Earlier today, Timothy Richard Tebow was released by the Philadelphia Eagles. His fourth professional team since 2011.  He was out of football entirely in 2014.  It doesn’t matter how good of a person he is, the jury is out, he can’t play professional football.  Football remains a meritocracy.

Tim Tebow continues to get opportunities in professional football because of our need to see the good guy win.  We don’t want to see the Lone Ranger die or Rudy get pancake blocked into oblivion.  We want the Christian boy who doesn’t have all the skills, but is gritty, and seems to win through divine intervention rather than having that roster spot go to an uninteresting someone who fails to appeal to our desires and deserves it.  In today’s society we would much rather indulge our consciences and sign the good guy instead of the guy who can help your team win a violent and bloody game.  This is where the NFL is right, and we are all wrong.

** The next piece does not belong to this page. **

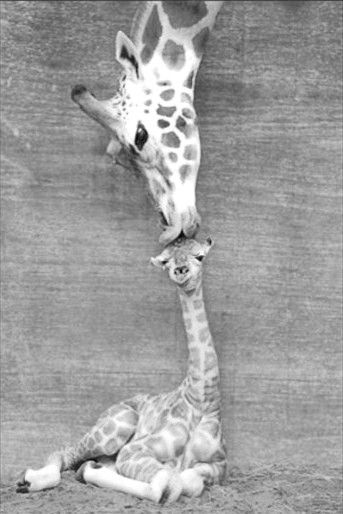 Great picture for a children's room!! .. I just LOVE Giraffes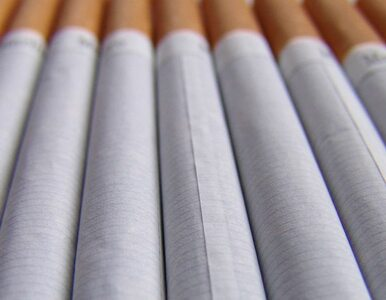 Policjanci zlikwidowali nielegalną fabrykę papierosów. 58 osób zatrzymanych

Why have we, over the last twenty years ignored Charles Barkley’s famous Nike commercial, “I am not a role model” and endorsed the professional athlete as a role model for each other and future generations?

Is it because we love seeing them fail? Are we masochists who enjoy the suffering of those knocked off a pedestal we put them on?  Or is it less vengeful than that?

Could it be that we live an era without heroes?  The Greatest Generation is dying, and the heroes of childhood have been exposed as flawed men.  Bill Cosby has shed his family friendly image for one of a sexual deviant.  Hulk Hogan, once a symbol of everything America should be, has a disgustingly racist rant he cannot escape.  People are flawed, and it has never been more apparent.

We root for Tebow as a “good guy” in a league that we perceive desperately needs them, despite crime among NFL players being lower than crime among the general population.  We see him as the panacea to the Richie Incognito’s.  The Ray Rice’s. The Mike Vick’s.  Owner’s don’t pay for good guys, they pay for winners.

The dark truth of the NFL is if Ray Rice had averaged better than 3.1 yards per carry in his last season he’d be in the league right now.  Richie Incognito is back in the league following a “bullying” scandal with the Dolphins because he’s an outstanding guard. Mike Vick has found multiple homes following a dog fighting scandal that landed him in prison because he was still a phenomenal athlete who could contribute to a team.  If he can play, the bad guy wins.

The truth is we weep for Tebow, and you curse Incognito. We have that luxury. We have the luxury of not knowing what the owners know. That Tebow’s release, while tragic, probably won games. And Incognito’s existence, while grotesque and incomprehensible to you, wins games. We don’t want the truth because deep down in places we don’t talk about at draft parties, we want Incognito on that line, we need Incognito on that line.

Look for heroes elsewhere.  Like the SEC Network.  You’ll see him in a suit.